— Простые бывают дроби, — вздохнул обескураженный Кулебякин, — а также десятичные.
— А еще? Какая еще бывает дробь, а? Ну скажи-ка?
— Больше нет, — развел руками Кулебякин, будто искренне сожалея, что не может удовлетворить еще какой-нибудь дробью ненасытного экзаменатора.
— Да? Больше нет? А вот если человек танцует и ногами дробь выделывает — это как же? По-твоему, не дробь? Видишь ли что, мой милый… Ты, может быть, и знаешь арифметику, но русского языка — нашего великого, разнообразного и могучего русского языка — ты не знаешь. И это нам всем печально. Ступай, брат Кулебякин, и на свободе кое о чем подумай, брат Кулебякин… Лысенко! Вот ты, Лысенко, Кондратий, скажешь нам, что тебе известно о цепном правиле? Ты знаешь цепное правило?
— Знаю.
— Очень хорошо-с. Ну а цепное исключение тебе известно?
Лысенко метнул в сторону товарищей испуганным глазом и, повесив голову, умолк.
— Ну что же ты, Лысенко? Ведь говорят же: нет правила без исключений. Ну вот ты мне и ответь, есть в цепном правиле цепное исключение?
Стараясь не шуметь, я отодвинул стул, тихонько встал и, сделав общий поклон, направился к выходу.

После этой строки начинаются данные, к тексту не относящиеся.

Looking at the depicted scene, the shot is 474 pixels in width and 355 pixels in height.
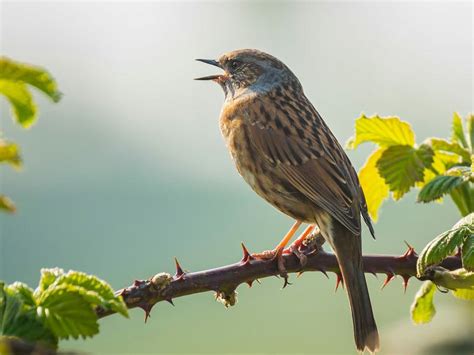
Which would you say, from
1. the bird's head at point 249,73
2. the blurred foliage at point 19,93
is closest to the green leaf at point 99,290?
the blurred foliage at point 19,93

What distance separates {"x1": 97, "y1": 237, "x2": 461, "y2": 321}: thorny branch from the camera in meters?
2.64

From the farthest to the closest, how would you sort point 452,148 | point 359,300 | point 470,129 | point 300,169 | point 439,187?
point 300,169, point 359,300, point 470,129, point 452,148, point 439,187

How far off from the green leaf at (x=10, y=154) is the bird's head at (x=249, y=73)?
4378 millimetres

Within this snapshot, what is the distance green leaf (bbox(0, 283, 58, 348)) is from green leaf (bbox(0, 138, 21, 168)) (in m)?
0.49

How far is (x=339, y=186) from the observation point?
16.0 feet

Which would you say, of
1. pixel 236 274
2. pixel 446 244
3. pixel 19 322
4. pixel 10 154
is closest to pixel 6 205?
pixel 10 154

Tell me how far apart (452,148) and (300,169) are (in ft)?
5.13

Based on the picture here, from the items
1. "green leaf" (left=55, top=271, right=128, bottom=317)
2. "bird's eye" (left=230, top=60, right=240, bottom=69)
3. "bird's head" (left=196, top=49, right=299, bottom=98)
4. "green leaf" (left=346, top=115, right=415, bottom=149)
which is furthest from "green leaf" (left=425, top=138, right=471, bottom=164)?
"bird's eye" (left=230, top=60, right=240, bottom=69)

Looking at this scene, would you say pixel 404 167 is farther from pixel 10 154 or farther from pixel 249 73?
pixel 249 73

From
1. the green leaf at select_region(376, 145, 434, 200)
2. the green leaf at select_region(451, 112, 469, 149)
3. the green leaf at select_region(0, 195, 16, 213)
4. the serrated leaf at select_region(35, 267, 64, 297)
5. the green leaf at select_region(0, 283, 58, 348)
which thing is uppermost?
the green leaf at select_region(451, 112, 469, 149)

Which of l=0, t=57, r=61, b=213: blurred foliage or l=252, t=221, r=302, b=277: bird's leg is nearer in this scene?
l=0, t=57, r=61, b=213: blurred foliage

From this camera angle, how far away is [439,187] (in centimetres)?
330

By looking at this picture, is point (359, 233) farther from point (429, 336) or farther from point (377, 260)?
point (429, 336)

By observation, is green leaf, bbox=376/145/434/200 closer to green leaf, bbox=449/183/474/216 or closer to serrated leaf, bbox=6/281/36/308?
green leaf, bbox=449/183/474/216
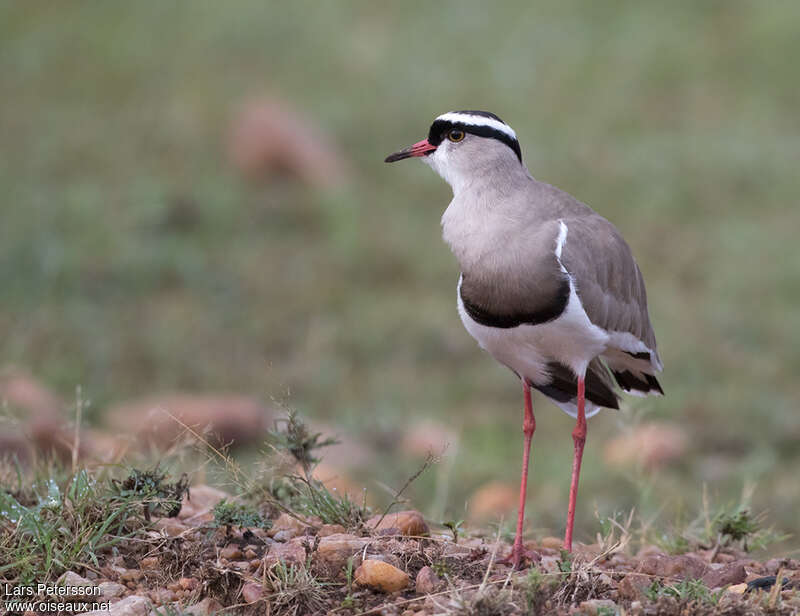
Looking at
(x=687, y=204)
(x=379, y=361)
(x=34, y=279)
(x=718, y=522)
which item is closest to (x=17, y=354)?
(x=34, y=279)

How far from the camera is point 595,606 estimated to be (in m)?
3.03

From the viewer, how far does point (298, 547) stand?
332 cm

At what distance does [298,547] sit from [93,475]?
0.83 meters

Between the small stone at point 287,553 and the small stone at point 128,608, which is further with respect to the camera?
the small stone at point 287,553

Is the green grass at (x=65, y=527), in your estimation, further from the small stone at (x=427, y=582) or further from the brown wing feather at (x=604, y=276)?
the brown wing feather at (x=604, y=276)

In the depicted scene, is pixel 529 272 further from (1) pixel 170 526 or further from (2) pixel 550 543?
(1) pixel 170 526

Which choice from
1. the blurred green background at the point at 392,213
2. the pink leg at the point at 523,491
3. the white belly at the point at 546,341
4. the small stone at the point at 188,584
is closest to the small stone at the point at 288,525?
the small stone at the point at 188,584

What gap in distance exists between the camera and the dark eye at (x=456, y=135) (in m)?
4.02

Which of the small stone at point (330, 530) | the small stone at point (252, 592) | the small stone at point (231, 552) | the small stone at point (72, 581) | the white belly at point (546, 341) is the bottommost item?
the small stone at point (72, 581)

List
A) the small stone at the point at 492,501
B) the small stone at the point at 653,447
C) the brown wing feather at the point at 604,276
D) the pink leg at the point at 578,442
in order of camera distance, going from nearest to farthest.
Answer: the brown wing feather at the point at 604,276 < the pink leg at the point at 578,442 < the small stone at the point at 492,501 < the small stone at the point at 653,447

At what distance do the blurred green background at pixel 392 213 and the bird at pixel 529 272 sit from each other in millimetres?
1550

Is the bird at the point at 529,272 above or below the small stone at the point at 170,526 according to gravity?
above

Любезный директор с белой звездой тоже встал, догнал меня в передней и сказал, подмигивая на экзаменационную комнату:
— Ну как?.. Не говорил ли, что дока? Так и хапает, так и режет. Орел! Да только жалко, не жилец он у нас… Переводят с повышением в Харьков. А жалко… Я уж не знаю, что мы без него и делать будем?.. Без орла-то!
Я приезжаю в Москву очень редко, но всегда, когда приезжаю, — мне попадается на глаза москвич Тугоуздов.
Знакомы мы с ним недавно — всего лишь несколько месяцев, но, выпивши однажды больше, чем нужно, перешли на «ты».
Недавно, узнав, что я в Москве, он отыскал меня, влетел в номер гостиницы и с порога закричал:
— Брось, брось! К черту твой письменный стол! Нынче у меня хорошее настроение, и я хочу глотнуть порцию свежего воздуха! Э, черт! Живешь-то ведь один раз!
Меня очень трудно уговорить присесть за письменный стол; но увести от письменного стола — самое легкое, беспроигрышное дело…
— Глотнем воздуху, — радушно согласился я. — Это можно.
— Эхма! — кричал оживленный Тугоуздов, в то время как мы, усевшись на лихача, мчались в оперетку. — Ходи, изба, ходи, печь! Гоп, гоп! Хорошо жить на свете, а?
— Совершенно безвредно, — улыбнулся я, впадая в его тон. — Так мы в оперетку?
— В оперетку. Там, знаешь, есть такие разные женщиночки. Хорр…шо!
«Вот оно, — подумал я, — настоящая широкая московская душа».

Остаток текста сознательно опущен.